ICBs do not have visibility of some patient safety risks, according to a new report by the Health Services Safety Investigations Body (HSSIB).
The report said that although NHS England’s oversight framework states that an ICB ‘proactively manages system and provider risks’, that there are concerns ICBs are not able to see all the risks across the system.
It said: ‘Cross-organisational safety risks are not always being escalated to ICBs and there may be limited resources and capability to identify, define and investigate such risks.’
It added that there were challenges with the national learning service for the NHS, Learn from Patient Safety Events (LFPSE), meaning that system-level risks may not be visible to ICBs, and that often effective sharing was dependent on ‘good relationships’ being in place.
ICBs also reported ‘reduced visibility of incidents’ following the implementation of the Patient Safety Incident Response Framework (PSIRF), published in August 2022. ICBs told the investigation that the previous framework, called the Serious Incident Framework 2015 (SIF), had allowed CCGs to have ‘greater visibility’ of risks.
The report said: ‘Some patient safety specialists described PSIRF as having “eroded assurance activities and patient safety oversight”. Many of the ICBs reported that they now “feel detached from the incidents that happen” and that sometimes the first they heard of an incident having occurred was a request for a media statement.’
However, the authors added that the PSIRF was developed as a response to ‘identified weaknesses’ in the SIF, including ‘misaligned oversight and assurance processes’.
It added: ‘The limitations associated with the SIF equally did not allow ICBs to have full visibility of cross-organisational risks.’
The report recommended that the Department of Health and Social Care (DHSC) and NHS England use the findings to inform its development of the 10-year health plan and NHS Quality Strategy.
‘The intent of this recommendation is to encourage further exploration of how the safety management principles described in this report might be applied in health and care settings to improve patient safety,’ it said.
Sian Blanchard, head of patient safety insights at HSSIB, said: ‘Safety management across organisations in healthcare is complex – as our report emphasises there are multiple providers involved in one geographical area.
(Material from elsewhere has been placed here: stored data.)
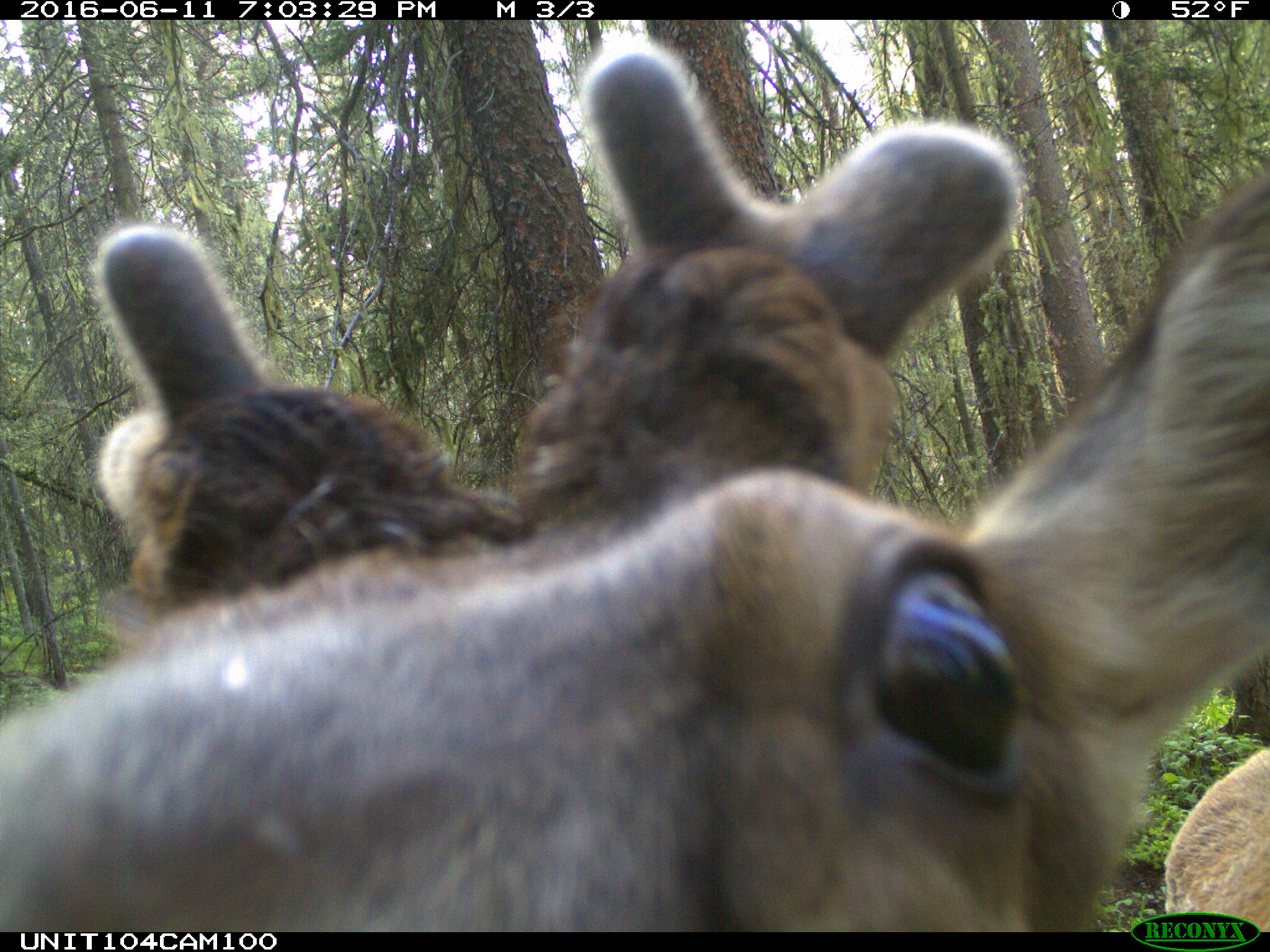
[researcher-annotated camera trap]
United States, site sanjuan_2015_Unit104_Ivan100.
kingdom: Animalia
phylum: Chordata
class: Mammalia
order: Artiodactyla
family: Cervidae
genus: Cervus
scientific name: Cervus elaphus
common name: red deer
‘We were told by those working in ICBs about the challenges faced in delivering cross-organisational care and in how they monitor, escalate and respond to safety risks.
‘It is crucial that lines of responsibility and accountability are defined including at a national level, and those we spoke to welcomed any further work on establishing approaches that would help them to manage recurring or emerging risks more proactively.’
She added: ‘Any opportunity to improve safety management should be examined because as we see through our investigations, safety incidents and patient harm happens as patients transition between health and care providers.’
In October, it was revealed that ICBs must identify digital clinical safety officers to support general practice in implementing digital tools safely.
Last month it was revealed that property failures result in 5,400 incidents in the NHS per year.